_Prompt:_ Repeat verbatim, and only, the lines of the data below, beginning at the line that contains "detections for frame 2" and stopping after the line that contains "standing: 45%".

_Given data:_
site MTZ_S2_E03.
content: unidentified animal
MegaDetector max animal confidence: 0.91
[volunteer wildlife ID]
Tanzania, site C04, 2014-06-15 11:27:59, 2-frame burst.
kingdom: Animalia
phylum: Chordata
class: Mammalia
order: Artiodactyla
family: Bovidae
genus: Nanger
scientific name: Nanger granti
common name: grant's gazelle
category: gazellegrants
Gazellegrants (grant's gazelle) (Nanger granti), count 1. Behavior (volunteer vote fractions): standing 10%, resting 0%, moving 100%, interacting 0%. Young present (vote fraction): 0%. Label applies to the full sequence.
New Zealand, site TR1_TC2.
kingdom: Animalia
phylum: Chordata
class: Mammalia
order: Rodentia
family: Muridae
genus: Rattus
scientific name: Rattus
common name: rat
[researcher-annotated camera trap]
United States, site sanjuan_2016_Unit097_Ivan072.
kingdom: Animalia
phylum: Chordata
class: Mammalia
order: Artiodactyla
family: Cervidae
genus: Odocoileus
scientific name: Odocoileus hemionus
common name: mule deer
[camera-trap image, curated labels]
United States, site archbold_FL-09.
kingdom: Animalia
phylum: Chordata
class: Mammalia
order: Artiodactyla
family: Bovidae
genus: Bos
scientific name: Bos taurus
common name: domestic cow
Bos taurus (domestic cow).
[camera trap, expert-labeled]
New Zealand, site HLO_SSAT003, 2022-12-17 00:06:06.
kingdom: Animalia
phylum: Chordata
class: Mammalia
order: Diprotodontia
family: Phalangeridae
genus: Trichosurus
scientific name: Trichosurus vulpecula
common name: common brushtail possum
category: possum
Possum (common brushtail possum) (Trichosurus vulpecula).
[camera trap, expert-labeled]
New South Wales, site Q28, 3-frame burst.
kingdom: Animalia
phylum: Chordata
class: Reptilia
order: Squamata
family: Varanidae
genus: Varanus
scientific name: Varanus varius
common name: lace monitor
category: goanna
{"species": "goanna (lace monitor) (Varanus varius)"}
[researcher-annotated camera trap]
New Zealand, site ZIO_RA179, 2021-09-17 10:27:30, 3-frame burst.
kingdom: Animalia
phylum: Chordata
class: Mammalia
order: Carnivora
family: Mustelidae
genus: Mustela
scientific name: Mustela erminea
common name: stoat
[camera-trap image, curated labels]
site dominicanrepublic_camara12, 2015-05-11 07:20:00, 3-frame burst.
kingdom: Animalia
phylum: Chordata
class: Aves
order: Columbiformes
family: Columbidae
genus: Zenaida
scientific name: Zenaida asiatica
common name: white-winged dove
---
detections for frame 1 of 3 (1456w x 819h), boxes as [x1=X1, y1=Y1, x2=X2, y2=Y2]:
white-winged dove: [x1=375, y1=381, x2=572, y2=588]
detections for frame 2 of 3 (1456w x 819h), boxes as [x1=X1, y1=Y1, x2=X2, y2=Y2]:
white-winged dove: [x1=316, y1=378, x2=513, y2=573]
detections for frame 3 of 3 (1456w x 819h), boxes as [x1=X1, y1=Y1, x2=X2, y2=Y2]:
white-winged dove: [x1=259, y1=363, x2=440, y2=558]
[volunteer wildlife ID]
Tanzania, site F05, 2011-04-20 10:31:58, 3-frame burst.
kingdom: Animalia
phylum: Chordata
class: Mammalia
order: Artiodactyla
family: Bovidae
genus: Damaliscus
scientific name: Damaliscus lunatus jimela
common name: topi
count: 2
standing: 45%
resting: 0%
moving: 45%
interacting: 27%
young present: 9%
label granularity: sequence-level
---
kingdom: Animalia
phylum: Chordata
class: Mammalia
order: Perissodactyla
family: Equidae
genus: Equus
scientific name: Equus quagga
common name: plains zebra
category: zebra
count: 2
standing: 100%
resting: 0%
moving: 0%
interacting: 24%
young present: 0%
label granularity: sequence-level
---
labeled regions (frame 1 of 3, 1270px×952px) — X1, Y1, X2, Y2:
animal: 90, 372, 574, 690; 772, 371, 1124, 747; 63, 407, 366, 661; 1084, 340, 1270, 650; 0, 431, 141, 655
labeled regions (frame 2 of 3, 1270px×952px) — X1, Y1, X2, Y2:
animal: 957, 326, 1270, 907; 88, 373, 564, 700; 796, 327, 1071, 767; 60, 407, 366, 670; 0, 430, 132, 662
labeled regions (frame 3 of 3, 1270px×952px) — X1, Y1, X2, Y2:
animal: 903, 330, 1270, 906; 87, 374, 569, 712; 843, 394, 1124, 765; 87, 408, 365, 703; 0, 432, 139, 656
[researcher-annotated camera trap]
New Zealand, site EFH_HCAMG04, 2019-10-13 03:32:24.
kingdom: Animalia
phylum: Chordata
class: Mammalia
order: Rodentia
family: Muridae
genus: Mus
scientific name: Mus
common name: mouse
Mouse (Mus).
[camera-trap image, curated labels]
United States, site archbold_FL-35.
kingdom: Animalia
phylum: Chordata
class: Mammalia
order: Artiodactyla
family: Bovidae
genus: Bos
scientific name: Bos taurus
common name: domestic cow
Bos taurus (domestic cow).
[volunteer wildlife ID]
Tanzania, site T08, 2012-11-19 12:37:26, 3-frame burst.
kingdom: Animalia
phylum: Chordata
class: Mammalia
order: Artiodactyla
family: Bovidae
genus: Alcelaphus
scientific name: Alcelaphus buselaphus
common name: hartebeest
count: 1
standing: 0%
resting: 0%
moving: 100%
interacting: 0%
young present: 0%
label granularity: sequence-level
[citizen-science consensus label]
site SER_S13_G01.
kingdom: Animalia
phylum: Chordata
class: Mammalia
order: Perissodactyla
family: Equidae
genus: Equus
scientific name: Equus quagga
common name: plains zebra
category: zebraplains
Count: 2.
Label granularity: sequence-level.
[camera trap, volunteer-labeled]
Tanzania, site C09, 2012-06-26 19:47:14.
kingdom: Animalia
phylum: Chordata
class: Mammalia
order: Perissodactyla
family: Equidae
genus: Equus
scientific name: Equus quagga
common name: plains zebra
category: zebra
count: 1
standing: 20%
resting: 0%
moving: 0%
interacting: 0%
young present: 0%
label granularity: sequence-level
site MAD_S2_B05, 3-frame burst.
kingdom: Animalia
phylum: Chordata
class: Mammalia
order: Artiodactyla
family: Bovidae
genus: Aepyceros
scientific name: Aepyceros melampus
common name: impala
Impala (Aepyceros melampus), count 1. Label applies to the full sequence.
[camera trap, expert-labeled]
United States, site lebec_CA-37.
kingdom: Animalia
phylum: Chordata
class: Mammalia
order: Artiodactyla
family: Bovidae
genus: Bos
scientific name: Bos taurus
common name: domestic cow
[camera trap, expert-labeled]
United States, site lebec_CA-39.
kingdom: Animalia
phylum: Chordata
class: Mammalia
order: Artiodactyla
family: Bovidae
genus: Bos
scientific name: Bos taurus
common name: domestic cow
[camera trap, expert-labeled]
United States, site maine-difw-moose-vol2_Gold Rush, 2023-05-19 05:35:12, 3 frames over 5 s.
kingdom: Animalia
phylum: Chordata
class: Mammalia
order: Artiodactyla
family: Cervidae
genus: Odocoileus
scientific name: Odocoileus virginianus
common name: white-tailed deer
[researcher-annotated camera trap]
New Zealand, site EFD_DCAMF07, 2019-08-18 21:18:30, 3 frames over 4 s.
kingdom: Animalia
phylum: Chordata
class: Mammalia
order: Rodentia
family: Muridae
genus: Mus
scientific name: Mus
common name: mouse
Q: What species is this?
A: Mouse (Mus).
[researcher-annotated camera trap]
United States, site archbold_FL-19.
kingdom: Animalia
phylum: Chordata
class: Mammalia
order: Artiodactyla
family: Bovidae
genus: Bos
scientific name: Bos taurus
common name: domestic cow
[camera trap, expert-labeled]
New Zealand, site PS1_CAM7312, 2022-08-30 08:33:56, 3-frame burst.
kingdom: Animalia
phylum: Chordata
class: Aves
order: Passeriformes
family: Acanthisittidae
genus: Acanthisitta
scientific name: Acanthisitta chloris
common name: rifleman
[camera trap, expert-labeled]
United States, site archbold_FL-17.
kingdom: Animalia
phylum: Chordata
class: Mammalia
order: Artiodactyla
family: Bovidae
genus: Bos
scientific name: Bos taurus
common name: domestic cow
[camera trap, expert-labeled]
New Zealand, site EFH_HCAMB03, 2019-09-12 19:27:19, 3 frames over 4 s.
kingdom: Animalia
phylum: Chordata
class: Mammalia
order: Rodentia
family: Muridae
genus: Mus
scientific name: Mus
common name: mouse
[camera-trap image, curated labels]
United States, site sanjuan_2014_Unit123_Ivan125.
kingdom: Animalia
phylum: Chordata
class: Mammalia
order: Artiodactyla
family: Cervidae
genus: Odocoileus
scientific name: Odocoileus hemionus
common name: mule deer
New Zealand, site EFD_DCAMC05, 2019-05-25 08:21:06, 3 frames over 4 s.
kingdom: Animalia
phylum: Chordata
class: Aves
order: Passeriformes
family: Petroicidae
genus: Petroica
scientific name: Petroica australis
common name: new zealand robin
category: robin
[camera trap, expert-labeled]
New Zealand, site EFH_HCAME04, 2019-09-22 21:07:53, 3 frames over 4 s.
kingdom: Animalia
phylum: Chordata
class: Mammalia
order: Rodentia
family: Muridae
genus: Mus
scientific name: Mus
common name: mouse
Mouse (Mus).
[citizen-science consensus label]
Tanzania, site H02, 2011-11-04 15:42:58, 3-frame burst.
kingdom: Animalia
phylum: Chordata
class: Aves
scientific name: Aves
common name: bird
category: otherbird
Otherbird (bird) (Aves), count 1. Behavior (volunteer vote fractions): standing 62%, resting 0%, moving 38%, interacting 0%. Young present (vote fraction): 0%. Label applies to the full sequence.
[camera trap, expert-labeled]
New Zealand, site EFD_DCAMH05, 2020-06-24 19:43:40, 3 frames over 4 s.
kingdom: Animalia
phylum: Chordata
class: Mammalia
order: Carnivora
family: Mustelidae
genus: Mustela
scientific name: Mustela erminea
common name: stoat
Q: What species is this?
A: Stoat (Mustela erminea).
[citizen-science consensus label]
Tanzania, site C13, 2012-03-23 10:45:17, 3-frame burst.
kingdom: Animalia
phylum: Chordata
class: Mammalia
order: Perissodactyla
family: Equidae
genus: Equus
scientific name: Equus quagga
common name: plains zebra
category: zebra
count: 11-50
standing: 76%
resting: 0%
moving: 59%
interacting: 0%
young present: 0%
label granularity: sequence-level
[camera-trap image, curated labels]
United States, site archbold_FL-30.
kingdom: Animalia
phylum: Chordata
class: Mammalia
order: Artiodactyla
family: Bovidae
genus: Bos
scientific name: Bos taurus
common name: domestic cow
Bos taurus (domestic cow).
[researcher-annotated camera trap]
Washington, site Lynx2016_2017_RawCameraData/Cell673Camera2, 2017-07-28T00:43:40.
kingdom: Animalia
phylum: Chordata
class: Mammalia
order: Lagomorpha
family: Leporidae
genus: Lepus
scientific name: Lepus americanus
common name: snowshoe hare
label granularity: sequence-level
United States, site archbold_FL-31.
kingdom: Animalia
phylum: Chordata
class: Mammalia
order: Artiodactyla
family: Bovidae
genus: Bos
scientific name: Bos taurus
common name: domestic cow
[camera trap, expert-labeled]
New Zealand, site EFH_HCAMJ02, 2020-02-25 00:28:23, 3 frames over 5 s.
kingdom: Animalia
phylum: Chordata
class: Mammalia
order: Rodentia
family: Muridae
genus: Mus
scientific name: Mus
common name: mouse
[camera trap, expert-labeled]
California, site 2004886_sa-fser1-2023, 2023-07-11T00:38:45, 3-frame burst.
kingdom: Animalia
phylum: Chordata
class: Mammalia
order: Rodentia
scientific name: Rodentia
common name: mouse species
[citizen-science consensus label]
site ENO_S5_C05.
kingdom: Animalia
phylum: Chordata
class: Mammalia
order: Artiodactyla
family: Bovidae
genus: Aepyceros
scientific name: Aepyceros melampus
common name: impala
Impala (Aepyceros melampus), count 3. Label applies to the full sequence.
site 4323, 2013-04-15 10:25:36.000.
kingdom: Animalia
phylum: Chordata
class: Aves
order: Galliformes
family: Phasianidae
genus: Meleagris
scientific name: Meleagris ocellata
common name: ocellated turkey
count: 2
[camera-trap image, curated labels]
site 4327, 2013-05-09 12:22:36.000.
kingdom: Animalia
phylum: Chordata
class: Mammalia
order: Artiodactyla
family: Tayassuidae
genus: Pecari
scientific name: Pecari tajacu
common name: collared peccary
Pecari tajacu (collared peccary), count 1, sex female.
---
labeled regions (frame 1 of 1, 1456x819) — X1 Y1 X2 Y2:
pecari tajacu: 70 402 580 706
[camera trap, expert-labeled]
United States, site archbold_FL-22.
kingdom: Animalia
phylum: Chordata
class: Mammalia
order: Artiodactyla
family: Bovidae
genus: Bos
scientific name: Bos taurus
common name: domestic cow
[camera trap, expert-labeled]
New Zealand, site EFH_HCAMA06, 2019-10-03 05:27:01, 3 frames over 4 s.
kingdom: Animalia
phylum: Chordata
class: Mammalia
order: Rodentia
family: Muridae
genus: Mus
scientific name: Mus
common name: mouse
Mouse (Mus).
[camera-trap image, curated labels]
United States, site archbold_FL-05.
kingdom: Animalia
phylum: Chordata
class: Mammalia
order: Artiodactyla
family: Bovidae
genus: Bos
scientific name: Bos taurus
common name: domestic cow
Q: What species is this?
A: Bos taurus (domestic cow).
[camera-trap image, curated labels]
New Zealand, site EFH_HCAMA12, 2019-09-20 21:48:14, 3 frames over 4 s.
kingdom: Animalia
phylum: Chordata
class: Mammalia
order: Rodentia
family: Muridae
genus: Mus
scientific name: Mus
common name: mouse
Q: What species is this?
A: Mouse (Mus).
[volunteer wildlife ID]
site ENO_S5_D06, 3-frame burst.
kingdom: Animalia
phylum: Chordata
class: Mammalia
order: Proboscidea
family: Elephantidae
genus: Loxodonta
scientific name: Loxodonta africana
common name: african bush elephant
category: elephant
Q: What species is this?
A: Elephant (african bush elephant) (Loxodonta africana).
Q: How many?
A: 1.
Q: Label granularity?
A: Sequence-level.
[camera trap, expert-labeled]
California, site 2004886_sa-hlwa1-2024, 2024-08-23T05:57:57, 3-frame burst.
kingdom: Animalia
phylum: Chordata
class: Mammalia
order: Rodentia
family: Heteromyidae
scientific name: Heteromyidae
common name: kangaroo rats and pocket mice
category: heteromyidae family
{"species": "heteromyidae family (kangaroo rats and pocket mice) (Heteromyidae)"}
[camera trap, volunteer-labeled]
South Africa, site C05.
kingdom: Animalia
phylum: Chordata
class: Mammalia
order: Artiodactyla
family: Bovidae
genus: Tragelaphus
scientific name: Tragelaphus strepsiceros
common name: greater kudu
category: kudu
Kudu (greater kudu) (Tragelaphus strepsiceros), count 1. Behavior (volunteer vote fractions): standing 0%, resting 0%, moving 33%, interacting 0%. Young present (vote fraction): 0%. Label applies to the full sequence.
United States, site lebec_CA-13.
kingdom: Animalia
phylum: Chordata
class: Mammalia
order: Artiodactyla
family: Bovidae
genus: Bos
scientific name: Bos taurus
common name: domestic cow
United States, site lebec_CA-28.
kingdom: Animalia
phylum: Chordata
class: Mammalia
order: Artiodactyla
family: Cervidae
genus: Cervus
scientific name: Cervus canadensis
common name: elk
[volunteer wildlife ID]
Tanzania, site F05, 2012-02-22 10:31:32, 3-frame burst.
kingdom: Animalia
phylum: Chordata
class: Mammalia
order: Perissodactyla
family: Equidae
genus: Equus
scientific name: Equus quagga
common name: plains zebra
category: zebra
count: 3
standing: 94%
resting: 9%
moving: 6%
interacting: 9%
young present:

_Result of the exercise:_
detections for frame 2 of 3 (1456w x 819h), boxes as [x1=X1, y1=Y1, x2=X2, y2=Y2]:
white-winged dove: [x1=316, y1=378, x2=513, y2=573]
detections for frame 3 of 3 (1456w x 819h), boxes as [x1=X1, y1=Y1, x2=X2, y2=Y2]:
white-winged dove: [x1=259, y1=363, x2=440, y2=558]
[volunteer wildlife ID]
Tanzania, site F05, 2011-04-20 10:31:58, 3-frame burst.
kingdom: Animalia
phylum: Chordata
class: Mammalia
order: Artiodactyla
family: Bovidae
genus: Damaliscus
scientific name: Damaliscus lunatus jimela
common name: topi
count: 2
standing: 45%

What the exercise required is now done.